As described above, according to the antifouling layer and method of the present invention, the following effects can be obtained. (1) The death of aquatic organisms near the surface antifouling layer due to the photocatalytic reaction upon irradiation with ultraviolet light or visible light,
Antifouling of the surface of the water-immersed structure can be performed to prevent propagation or promote decomposition. Therefore, the water-immersed structure can be soiled without using an organotin-based paint. (2) Since the surface antifouling layer can be formed by coating, construction is easy. (3) Since the surface antifouling layer can be easily formed,
It is applicable to the surface of a submerged structure having a large surface area.
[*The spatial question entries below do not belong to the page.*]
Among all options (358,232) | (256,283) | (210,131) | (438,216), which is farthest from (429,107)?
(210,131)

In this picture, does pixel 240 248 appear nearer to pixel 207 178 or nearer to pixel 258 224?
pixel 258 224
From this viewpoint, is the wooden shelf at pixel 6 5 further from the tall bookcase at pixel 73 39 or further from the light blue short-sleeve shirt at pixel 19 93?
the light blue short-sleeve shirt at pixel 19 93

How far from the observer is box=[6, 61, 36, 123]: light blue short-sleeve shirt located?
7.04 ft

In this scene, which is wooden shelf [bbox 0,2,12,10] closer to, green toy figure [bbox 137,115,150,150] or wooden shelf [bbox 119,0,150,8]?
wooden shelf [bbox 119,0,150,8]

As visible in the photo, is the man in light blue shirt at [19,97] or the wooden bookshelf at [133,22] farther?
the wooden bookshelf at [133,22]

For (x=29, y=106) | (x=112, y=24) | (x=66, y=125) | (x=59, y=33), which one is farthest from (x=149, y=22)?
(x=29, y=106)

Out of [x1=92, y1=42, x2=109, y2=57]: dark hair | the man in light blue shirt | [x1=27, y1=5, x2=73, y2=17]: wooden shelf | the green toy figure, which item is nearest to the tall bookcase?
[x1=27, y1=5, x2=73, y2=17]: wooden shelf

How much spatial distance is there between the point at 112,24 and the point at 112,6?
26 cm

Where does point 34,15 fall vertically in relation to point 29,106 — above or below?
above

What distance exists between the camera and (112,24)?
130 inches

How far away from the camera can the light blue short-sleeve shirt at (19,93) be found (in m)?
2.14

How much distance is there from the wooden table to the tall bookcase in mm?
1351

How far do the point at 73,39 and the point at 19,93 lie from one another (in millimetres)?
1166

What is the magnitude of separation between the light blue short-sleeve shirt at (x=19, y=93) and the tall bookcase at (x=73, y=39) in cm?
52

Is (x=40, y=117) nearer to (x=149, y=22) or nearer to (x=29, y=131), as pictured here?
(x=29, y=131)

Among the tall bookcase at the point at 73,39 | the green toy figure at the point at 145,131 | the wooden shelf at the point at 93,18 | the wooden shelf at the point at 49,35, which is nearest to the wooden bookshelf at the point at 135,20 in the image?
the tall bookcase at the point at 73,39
[Brief description of the drawings]

FIG. 1 is a view showing an example of a submerged structure having a surface antifouling layer of the submerged structure of the present invention.

FIG. 2 is a schematic sectional view showing the surface structure of the surface antifouling layer of FIG.
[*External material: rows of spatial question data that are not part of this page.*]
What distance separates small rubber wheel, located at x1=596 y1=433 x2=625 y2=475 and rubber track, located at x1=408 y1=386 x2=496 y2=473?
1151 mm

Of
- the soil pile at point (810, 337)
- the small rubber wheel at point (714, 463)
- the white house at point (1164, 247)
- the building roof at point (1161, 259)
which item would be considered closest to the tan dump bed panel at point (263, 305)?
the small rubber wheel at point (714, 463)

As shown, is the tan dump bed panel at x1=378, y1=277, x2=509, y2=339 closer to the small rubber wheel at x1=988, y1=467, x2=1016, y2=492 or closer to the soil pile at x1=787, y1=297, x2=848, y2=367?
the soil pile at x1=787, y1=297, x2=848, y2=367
FIG. 3 is a flowchart illustrating an example of a method for preventing soiling of a water-immersed structure according to the present invention.
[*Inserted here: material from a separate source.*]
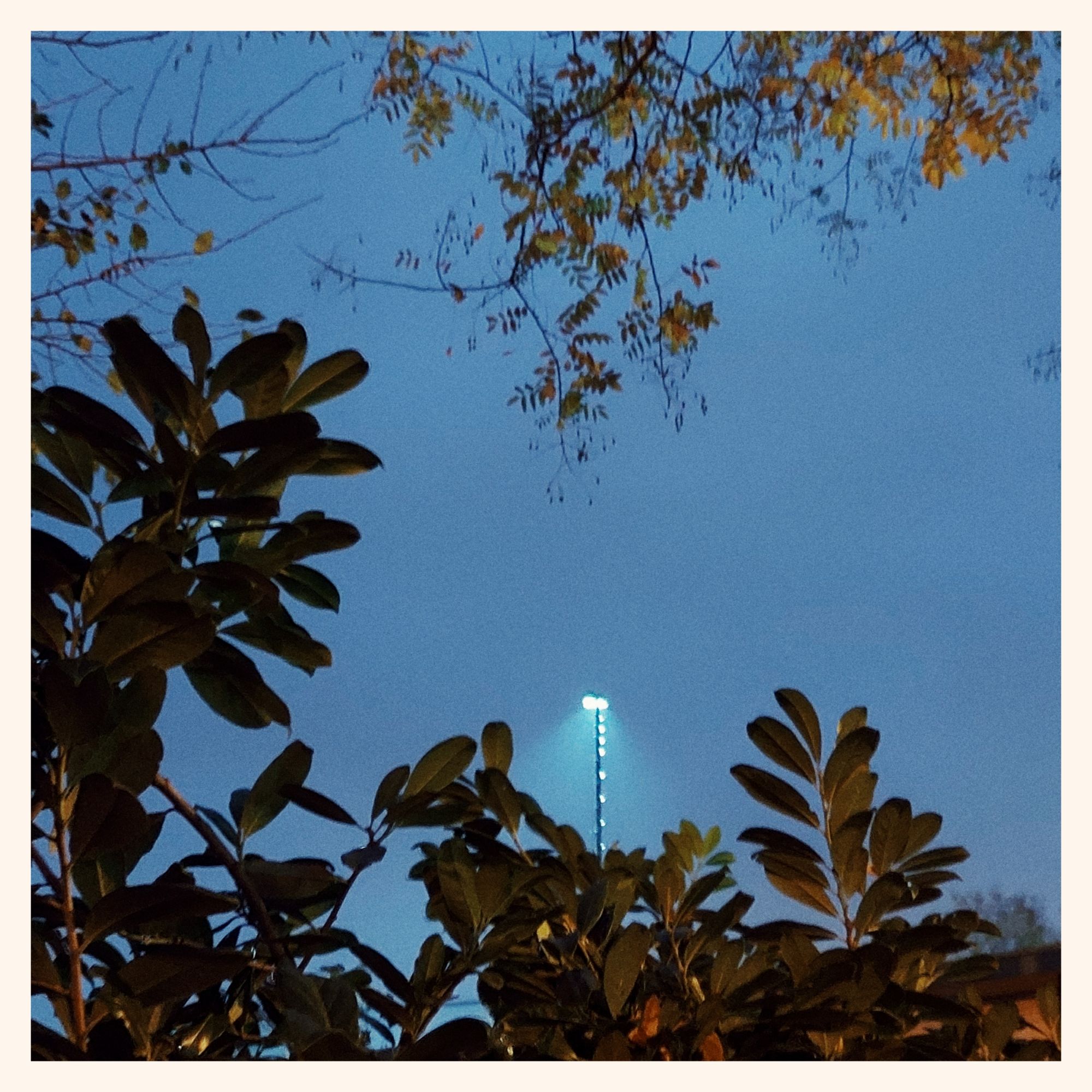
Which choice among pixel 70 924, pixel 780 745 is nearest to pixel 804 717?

FIG. 4 is a flowchart showing a second example of the method for preventing soiling of a water-immersed structure according to the present invention.

[Explanation of symbols]

DESCRIPTION OF SYMBOLS 1 ... Submerged structure, 1a ... Frame, 2 ... Surface antifouling layer, d ... Photocatalyst particle, S ... Surface.

Claims (4)

[Claims] 1. A surface antifouling layer formed at least partially on a surface of a water-immersed structure disposed in a water-immersed state, wherein the surface antifouling layer is made of a cement containing photocatalyst particles. Characteristic antifouling layer of submerged structure. 2. A surface antifouling layer formed at least partially on a surface of a water-immersed structure disposed in a water-immersed state, and made of an inorganic paint containing photocatalyst particles. An antifouling layer for a water-immersed structure, characterized in that: 3. An antifouling method for a submerged structure at least partially disposed in a submerged state, wherein the surface of the submerged structure is made of a cement containing photocatalyst particles. An antifouling method for a submerged structure, comprising forming a layer and performing antifouling of the submerged structure. 4. An antifouling method for a submerged structure at least partially disposed in a submerged state, wherein the surface of the submerged structure is made of an inorganic paint containing photocatalyst particles. A method for antifouling a submerged structure, comprising forming a layer and performing antifouling of the submerged structure.